> _Set task A_
From the Sudan human rights excerpt, list every ground named in the recommendation on the principle of equality of all before the law, regardless of which equality must hold.
> _Set task B_
Duplicate the passage of the Sudan human rights excerpt from "- Donors should make" up to and including "not be tolerated.".

Sudanese civil society can play an important role in promoting the elimination of discrimination. At the Civil Society Forum, civil society organisations from the North elected, as their representative to address the Donors’ Conference, a woman of Southern origin, thus breaking traditional stereotypes pitting North versus South.
Recommendations:
- Donors should fund a Commission against Discrimination which should promote the principle of equality of all before the law, regardless of race, ethnicity, religion and origin, by information and campaigns and enable individuals to bring complaints about discrimination.
- Donors should encourage Sudanese civil society participation in training on anti-discrimination programs around the world and international human rights standards and legislation prohibiting discrimination.
9. Support human rights defenders
A vibrant and active civil society is one of the traditional strengths of Sudan. Human rights defenders throughout the Sudan act individually or with others to protect human rights or fundamental freedoms. Many are under threat, suffering harassment or even arrest, by the Sudanese authorities. The culture of violence and impunity and the availability of weapons in the South put civil society organisations under daily threat. Sudanese human rights defenders and human rights organizations will play a vital role in the future, building a human rights culture in the country. They have monitored human rights violations in Sudan before the arrival of UN human rights monitors (UN human rights monitors are present in Darfur and should be deployed as part of UNMIS in the rest of Sudan) and will do so after the UN has left; they must be supported and protected.
Recommendations:
- A reliable communications network can act as a form of protection for human rights defenders as well as providing a means to disseminate human rights information. The donors should, in consultation with Sudanese human rights defenders, provide funding for suitable communications systems, including independent radio and cheap or free internet access.
- Donors should make clear to the Sudanese authorities that they expect human rights organisations to work in a conducive environment, and that intimidation, harassment, detentions and threats against human rights activists will not be tolerated.

> _Record excerpts_
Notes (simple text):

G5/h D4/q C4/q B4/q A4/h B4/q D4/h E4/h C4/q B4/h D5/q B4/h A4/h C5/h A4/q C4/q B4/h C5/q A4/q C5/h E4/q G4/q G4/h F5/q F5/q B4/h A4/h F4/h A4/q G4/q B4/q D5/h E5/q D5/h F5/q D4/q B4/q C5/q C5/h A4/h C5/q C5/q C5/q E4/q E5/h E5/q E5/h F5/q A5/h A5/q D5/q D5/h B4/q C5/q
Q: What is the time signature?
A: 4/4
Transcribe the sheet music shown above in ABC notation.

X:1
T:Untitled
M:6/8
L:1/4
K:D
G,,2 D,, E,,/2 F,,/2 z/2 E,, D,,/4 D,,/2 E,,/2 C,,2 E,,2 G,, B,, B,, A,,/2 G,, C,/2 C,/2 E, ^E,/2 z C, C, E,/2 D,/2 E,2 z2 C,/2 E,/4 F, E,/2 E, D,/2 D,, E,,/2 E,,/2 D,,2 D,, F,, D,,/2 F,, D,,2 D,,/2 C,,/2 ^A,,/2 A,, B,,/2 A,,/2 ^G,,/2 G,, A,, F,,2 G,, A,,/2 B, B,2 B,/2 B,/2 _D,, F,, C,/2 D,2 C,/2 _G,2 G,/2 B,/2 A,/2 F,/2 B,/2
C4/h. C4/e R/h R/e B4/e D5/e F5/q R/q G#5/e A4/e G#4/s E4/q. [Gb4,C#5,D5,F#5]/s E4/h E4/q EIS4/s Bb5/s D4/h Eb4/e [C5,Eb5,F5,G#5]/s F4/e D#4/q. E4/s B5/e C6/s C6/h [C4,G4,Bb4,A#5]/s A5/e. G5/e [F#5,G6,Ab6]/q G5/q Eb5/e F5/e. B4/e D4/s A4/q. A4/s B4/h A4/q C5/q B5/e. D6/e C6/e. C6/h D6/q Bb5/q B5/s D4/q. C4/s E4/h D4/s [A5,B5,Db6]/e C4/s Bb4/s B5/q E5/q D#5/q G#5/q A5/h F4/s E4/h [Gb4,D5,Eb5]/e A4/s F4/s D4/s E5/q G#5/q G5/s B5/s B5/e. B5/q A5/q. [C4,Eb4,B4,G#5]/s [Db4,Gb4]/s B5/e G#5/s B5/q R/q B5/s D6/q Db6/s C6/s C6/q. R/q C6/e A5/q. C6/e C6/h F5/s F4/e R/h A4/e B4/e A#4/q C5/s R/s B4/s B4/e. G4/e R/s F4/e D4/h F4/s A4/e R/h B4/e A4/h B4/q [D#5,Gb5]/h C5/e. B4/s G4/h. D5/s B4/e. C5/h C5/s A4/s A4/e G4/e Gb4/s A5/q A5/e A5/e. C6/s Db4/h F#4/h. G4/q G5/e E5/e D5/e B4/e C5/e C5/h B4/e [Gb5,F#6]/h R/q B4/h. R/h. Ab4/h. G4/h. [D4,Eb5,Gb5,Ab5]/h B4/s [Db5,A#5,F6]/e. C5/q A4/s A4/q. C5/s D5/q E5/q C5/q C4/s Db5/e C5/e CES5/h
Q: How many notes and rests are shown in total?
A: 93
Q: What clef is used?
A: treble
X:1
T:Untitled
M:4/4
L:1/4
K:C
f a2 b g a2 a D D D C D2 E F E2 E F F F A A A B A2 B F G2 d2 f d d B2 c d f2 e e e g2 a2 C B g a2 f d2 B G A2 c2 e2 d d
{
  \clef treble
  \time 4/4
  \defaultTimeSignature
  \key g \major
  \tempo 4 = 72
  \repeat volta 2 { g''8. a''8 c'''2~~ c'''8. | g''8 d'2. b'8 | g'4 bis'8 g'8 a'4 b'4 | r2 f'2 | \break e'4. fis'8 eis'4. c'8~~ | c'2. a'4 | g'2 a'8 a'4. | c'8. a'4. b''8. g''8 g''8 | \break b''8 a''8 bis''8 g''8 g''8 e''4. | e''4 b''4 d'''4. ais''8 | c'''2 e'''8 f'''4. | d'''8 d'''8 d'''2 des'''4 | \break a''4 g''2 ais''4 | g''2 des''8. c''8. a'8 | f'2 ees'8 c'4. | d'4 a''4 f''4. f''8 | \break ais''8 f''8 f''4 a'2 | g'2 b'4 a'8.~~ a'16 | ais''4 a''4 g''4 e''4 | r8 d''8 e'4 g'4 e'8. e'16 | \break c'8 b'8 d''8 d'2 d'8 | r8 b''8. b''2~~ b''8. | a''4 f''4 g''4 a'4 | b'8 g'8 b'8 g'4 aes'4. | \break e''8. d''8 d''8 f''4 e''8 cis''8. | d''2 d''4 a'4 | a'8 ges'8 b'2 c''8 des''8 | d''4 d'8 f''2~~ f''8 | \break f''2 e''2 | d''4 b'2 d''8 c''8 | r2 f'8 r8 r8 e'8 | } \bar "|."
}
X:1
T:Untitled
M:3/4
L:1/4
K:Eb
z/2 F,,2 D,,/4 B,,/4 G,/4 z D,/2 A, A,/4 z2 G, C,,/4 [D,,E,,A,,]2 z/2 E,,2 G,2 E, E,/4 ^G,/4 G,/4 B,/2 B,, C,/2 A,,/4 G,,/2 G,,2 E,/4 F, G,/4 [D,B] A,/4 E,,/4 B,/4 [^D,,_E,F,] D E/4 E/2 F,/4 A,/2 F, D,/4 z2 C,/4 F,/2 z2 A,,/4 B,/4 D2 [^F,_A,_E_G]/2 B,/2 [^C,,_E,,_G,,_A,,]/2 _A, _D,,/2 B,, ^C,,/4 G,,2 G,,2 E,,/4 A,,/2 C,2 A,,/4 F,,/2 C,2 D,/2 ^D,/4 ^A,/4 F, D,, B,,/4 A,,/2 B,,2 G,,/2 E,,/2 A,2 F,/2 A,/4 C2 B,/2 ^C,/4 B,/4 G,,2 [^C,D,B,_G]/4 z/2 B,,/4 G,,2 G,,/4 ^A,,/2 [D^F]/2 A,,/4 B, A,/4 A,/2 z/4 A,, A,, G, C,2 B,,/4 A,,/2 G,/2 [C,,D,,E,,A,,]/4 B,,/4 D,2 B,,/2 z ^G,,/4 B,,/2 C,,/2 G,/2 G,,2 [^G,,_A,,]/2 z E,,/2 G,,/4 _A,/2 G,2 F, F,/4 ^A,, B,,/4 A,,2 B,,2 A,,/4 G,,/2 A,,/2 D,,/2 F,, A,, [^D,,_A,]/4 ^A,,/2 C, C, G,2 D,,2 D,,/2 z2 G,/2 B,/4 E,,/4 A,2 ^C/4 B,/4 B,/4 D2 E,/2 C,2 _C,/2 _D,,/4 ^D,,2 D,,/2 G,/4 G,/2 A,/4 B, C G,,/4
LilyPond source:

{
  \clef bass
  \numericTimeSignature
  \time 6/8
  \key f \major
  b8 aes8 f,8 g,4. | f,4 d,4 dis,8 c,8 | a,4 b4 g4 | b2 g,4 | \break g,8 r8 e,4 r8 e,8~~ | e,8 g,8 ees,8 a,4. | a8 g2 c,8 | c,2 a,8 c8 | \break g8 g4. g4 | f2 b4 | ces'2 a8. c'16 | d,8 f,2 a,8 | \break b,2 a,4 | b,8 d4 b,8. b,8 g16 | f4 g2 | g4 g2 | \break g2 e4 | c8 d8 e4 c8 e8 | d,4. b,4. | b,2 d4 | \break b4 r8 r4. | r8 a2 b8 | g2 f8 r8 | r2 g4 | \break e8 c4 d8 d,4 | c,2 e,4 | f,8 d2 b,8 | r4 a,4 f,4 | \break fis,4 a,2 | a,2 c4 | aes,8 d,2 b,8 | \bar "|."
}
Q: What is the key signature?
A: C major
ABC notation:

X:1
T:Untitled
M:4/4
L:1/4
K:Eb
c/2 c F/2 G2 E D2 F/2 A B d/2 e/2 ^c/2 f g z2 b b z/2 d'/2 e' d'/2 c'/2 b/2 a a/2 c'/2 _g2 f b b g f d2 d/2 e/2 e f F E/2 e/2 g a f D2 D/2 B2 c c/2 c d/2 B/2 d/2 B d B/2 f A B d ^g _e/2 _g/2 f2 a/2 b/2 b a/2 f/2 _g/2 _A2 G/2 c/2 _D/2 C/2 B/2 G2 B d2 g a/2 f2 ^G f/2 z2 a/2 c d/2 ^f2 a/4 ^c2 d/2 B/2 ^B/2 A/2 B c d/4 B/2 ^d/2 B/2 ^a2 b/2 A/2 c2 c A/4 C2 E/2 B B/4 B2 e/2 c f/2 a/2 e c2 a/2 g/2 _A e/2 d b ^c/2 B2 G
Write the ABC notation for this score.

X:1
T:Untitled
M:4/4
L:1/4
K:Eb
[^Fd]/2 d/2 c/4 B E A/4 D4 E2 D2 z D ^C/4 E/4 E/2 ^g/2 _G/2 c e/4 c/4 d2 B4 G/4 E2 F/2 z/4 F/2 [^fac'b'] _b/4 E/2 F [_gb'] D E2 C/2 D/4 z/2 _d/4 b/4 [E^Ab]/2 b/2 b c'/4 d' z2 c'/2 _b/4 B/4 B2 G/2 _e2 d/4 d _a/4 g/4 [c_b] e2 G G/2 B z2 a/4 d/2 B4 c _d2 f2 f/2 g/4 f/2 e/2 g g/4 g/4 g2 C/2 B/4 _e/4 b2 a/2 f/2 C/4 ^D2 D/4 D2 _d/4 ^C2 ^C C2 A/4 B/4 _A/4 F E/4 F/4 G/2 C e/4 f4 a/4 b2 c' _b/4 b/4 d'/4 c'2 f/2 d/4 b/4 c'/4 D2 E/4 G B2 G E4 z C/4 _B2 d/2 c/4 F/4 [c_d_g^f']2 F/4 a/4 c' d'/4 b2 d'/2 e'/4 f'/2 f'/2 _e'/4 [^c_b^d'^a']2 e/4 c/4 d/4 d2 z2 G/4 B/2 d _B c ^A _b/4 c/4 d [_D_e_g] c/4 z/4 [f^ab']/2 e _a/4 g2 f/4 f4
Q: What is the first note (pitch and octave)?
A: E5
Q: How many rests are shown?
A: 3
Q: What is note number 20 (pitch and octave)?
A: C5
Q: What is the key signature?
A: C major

> _Result A_
- race
- ethnicity
- religion
- origin

> _Result B_
- Donors should make clear to the Sudanese authorities that they expect human rights organisations to work in a conducive environment, and that intimidation, harassment, detentions and threats against human rights activists will not be tolerated.